Senede bir kez yapılan deneyin bu yıl 46.’sı gerçekleştirildi. Deneylerin
yapıldığı bölgede sadece Uygurlar yaşıyor ve bölge halkı ile çocuklarda nükleer
deneylerin sebep olduğu ciddi hastalıklar görülüyor.
Bölge
halkının kızlarını alıp Çin’in içlerine götüren ve gayr-ı ahlaki sahalarda
çalıştıran devlet, insanlar üzerinde ahlaki ve psikolojik baskı kurmaya devam
ediyor. Uygur kadınlarına yapılan zorla kürtaj uygulaması,
Doğu Türkistan’da nasıl sistemli bir soykırım yapılmaya çalışıldığının bir
başka göstergesi olsa gerek.
Doğu Türkistan’da yaşanan soykırımın sona
ermesi için;
- Doğu Türkistan halkının öz benliğini,
kültür mirasının tahribini amaçlayan program uygulamadan kalkmalı,
- Bölgenin demografik yapısını bozmaya
yönelik Çin göçmen akımı durdurulmalı,
- Salgın hastalıklara ve uzun süre sonra
etkisi görülen rahatsızlıklara sebep olan nükleer denemelere son verilmeli,
- Doğum yasağı, çocuk sınırlaması ve
mecburî kürtaj uygulaması kaldırılmalı,
- Hür, serbest, şeffaf, âdil, demokratik,
insan hak ve hukukuna uygun seçim yapma hakkı tanınmalı,
- Yargısız infaz, tedhiş ve terör
yaftalamalarına son verilmeli,
- Doğu Türkistan bölgesinden elde edilen
gelirler yine Doğu Türkistan için yatırıma dönüştürülmeli,
- Özerk yönetimde işe alımlarda Türklere
eşit haklar tanınmalı,
- Polis gözetimleri, biyometrik veri
toplama, internet ve sosyal medya kontrolleri, Müslüman Uygur Türkleri’nin
Komünist rejime olan sadâkatlerini ölçmek için rejim görevlilerinin Uygurlar’ın
evinde kalma uygulamasına, toplama ve çalışma kampları uygulamasına son
vermeli,
- Yine özerk bölgede her türlü insan
hakları ihlâllerine ve hürriyetlerin kısıtlanmasına göz yumulmamalı,
- Demokratik değerler ön plana
çıkartılmalı, hukukun üstünlüğü ilkesi uygulanmalıdır,
- Uluslar arası toplumun dikkati Müslüman
Uygur Türkleri’nin sorunlarına çözüm üretmeye yönlendirilmelidir.

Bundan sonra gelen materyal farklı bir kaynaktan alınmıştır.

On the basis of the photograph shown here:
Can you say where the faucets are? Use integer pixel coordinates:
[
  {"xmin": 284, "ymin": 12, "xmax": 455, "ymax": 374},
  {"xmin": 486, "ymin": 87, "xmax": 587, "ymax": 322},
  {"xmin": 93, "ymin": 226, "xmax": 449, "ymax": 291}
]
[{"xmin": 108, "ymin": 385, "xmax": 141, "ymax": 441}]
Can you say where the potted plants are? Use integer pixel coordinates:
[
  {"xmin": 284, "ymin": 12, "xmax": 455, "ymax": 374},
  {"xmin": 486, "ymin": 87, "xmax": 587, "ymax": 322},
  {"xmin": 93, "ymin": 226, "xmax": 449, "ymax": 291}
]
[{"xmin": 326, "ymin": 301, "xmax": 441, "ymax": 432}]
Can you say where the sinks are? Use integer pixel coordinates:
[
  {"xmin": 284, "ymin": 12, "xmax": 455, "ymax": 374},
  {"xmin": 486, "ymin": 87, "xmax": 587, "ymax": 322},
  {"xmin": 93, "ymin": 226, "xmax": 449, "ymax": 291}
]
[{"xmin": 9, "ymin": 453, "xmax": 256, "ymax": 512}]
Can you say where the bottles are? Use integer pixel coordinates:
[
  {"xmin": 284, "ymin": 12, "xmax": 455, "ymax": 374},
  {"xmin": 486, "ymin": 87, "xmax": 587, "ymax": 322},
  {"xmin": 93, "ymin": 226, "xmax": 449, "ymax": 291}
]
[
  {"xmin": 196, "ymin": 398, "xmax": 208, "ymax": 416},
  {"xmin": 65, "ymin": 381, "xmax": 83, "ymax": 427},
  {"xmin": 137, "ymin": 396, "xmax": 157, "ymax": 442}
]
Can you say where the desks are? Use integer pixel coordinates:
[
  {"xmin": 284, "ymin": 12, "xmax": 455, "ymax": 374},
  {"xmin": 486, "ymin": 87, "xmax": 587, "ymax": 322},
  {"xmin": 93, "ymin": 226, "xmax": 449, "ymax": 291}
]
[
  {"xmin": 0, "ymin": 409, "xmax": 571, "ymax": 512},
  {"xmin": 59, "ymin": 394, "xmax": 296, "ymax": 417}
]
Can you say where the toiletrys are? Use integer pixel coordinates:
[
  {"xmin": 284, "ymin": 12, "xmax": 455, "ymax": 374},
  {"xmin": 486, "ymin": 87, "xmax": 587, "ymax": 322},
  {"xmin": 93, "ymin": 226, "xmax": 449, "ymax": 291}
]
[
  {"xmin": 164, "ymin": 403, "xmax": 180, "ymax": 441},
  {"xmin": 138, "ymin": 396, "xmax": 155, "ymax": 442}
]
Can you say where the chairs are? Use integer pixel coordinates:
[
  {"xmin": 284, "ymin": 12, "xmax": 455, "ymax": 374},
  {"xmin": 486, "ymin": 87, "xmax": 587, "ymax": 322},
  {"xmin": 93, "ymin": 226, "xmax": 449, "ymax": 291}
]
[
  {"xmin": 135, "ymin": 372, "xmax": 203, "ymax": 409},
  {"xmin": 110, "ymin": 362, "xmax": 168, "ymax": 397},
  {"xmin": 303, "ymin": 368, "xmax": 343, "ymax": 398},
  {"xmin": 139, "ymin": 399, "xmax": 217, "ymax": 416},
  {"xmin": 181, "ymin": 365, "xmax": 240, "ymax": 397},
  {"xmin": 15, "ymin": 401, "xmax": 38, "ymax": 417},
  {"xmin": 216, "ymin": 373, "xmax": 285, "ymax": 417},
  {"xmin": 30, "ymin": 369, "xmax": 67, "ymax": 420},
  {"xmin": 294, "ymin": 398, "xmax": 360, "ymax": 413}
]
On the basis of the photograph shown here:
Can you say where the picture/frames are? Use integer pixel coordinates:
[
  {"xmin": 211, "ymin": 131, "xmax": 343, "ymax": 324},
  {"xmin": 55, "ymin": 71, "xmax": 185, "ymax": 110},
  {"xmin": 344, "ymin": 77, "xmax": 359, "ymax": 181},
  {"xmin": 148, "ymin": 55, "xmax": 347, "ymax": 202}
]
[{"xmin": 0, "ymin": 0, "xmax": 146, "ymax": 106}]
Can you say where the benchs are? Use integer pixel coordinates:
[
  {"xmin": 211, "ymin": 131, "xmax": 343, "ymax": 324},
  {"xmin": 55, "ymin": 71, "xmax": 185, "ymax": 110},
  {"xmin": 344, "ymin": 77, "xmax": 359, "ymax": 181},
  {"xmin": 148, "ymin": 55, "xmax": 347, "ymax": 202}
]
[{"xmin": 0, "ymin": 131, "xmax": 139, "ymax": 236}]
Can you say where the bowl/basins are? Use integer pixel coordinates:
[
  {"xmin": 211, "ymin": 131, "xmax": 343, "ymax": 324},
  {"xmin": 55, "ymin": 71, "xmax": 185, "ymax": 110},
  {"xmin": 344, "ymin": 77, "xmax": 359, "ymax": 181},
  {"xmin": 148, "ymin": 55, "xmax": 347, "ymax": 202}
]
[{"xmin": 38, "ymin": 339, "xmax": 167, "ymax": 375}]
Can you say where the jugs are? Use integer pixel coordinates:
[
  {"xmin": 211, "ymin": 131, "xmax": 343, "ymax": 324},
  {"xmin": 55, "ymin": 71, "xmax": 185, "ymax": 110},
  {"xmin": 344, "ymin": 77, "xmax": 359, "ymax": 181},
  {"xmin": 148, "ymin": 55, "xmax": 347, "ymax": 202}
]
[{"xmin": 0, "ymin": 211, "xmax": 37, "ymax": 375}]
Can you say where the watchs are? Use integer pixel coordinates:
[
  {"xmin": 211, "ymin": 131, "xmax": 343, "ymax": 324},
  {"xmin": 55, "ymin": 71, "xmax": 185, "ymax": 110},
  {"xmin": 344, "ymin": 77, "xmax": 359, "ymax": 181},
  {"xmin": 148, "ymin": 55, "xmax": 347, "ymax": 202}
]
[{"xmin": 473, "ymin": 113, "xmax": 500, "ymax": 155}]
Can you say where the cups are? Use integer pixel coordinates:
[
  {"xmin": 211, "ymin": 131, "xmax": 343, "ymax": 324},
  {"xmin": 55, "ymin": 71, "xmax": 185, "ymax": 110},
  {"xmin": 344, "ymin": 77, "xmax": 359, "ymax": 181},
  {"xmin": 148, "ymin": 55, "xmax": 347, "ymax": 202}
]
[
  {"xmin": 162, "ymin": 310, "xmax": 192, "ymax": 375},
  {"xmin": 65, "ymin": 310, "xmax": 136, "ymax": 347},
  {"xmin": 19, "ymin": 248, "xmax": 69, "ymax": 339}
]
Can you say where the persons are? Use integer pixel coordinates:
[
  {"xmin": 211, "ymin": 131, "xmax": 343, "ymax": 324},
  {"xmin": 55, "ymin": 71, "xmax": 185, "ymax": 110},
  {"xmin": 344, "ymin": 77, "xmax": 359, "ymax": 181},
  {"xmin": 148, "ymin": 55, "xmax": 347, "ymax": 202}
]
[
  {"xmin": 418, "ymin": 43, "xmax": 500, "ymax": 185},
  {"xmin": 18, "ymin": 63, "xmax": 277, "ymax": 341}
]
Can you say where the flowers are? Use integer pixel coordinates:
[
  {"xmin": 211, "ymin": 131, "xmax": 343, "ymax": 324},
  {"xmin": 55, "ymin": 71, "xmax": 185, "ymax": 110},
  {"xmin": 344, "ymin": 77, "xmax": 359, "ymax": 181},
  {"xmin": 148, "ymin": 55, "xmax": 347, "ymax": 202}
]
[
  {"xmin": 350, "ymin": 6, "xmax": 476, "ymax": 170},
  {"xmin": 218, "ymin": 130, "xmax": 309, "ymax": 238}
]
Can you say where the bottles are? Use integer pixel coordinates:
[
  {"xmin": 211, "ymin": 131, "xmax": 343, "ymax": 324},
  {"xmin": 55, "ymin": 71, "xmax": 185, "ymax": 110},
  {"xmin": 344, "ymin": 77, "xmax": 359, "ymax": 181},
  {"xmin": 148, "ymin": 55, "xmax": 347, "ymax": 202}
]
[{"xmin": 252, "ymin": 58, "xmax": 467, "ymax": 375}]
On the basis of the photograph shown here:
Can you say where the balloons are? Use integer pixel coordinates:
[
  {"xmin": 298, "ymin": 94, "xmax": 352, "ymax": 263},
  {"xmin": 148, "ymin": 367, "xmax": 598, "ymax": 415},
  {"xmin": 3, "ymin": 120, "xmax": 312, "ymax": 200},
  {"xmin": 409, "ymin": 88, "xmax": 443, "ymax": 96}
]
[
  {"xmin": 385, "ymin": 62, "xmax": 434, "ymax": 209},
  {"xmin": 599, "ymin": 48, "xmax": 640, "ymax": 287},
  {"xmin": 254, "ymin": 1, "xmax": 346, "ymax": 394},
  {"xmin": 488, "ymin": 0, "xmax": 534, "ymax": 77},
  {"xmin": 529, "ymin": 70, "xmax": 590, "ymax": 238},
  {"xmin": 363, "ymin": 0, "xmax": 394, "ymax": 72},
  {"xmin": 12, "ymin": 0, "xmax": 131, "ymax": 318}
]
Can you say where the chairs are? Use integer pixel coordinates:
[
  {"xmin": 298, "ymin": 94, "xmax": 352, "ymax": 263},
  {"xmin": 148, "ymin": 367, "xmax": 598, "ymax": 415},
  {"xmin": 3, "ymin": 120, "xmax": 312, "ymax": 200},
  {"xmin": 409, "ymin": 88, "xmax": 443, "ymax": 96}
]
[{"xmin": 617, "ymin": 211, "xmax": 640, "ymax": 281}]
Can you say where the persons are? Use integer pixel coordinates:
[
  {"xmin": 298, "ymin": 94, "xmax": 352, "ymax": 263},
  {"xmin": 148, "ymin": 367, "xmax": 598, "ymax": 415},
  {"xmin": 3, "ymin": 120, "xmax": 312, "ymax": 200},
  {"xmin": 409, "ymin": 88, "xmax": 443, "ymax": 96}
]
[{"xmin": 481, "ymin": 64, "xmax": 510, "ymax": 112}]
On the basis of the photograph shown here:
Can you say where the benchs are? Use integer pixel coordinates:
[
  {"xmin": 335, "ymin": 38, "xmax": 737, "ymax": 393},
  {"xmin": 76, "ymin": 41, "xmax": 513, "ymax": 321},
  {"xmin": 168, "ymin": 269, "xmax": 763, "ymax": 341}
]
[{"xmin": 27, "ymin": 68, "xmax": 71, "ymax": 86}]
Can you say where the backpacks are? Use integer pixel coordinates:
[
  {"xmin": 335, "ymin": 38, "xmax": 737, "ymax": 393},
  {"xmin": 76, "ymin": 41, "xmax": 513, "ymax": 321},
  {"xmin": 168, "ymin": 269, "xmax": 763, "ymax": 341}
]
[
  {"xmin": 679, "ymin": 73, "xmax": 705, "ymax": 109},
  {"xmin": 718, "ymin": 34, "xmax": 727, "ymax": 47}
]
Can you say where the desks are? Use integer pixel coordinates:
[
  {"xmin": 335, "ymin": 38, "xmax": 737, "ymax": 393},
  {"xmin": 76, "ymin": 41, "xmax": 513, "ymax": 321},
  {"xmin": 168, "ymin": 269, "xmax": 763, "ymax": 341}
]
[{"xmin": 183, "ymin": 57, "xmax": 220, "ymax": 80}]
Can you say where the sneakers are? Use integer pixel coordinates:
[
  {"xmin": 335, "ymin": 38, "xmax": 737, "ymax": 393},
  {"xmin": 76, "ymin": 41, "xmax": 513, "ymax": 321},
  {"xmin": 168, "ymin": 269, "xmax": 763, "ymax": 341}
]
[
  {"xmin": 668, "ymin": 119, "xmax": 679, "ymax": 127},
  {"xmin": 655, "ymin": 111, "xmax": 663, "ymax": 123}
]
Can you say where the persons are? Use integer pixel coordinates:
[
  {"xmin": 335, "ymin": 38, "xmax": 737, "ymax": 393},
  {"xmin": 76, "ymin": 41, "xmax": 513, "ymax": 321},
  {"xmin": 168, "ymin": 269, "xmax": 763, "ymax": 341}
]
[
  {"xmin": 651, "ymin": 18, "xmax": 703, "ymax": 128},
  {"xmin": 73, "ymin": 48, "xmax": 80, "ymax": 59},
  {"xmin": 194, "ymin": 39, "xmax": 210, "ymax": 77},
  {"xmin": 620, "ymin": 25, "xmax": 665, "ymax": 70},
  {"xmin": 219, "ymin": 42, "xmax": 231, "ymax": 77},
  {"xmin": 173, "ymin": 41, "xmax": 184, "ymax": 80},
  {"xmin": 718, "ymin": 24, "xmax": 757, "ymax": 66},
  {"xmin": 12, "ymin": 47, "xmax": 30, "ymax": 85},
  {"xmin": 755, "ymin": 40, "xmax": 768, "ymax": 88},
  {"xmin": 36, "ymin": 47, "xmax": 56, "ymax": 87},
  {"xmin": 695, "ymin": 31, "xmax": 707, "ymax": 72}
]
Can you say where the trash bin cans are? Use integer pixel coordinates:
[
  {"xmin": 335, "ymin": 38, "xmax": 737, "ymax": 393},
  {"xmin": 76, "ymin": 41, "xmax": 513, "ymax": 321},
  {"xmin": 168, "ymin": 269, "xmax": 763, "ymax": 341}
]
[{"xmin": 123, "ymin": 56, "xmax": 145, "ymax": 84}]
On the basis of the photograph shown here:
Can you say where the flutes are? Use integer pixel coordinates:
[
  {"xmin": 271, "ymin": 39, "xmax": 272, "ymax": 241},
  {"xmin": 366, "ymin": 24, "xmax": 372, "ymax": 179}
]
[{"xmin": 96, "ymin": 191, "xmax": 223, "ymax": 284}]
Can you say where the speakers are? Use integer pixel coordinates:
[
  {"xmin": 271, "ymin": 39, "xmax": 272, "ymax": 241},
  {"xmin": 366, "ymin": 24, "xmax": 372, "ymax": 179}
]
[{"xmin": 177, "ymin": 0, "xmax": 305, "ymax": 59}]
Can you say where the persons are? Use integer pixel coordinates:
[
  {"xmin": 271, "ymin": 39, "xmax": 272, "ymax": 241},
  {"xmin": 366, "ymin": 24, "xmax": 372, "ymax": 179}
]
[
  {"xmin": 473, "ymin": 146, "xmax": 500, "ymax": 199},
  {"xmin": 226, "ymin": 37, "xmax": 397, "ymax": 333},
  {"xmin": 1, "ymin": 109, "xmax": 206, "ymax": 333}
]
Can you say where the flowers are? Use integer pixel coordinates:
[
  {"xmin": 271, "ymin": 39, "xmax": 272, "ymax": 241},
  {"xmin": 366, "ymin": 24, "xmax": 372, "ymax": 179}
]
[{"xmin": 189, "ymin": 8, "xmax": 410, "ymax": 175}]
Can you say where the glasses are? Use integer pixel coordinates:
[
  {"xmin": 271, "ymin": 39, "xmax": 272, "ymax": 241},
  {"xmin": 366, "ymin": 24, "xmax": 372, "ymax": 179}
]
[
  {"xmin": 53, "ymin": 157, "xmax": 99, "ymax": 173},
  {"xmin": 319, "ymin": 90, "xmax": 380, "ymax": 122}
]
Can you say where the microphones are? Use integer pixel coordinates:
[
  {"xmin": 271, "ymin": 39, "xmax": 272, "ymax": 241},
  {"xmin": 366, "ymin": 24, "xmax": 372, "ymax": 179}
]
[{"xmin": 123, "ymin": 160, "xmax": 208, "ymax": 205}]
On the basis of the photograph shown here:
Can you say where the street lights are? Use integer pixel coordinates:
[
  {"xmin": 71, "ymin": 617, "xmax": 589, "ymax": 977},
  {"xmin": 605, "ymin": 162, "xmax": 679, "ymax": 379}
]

Maalesef özellikle İslam dünyasının sessiz kaldığı, sahip
çıkmadığı Doğu Türkistan’daki kardeşlerimize uygulanan zulmü duyurmaktan ve
onlar için dua etmekten başka elimizden bir şey gelmemektedir. Çin baskısı
altında ki Doğu Türkistan’da yaşayan Uygur Türkü kardeşlerimize Allahtan rahmet
diliyoruz. Bir an önce bu kan durmalı, Allah yar ve yardımcıları olsun.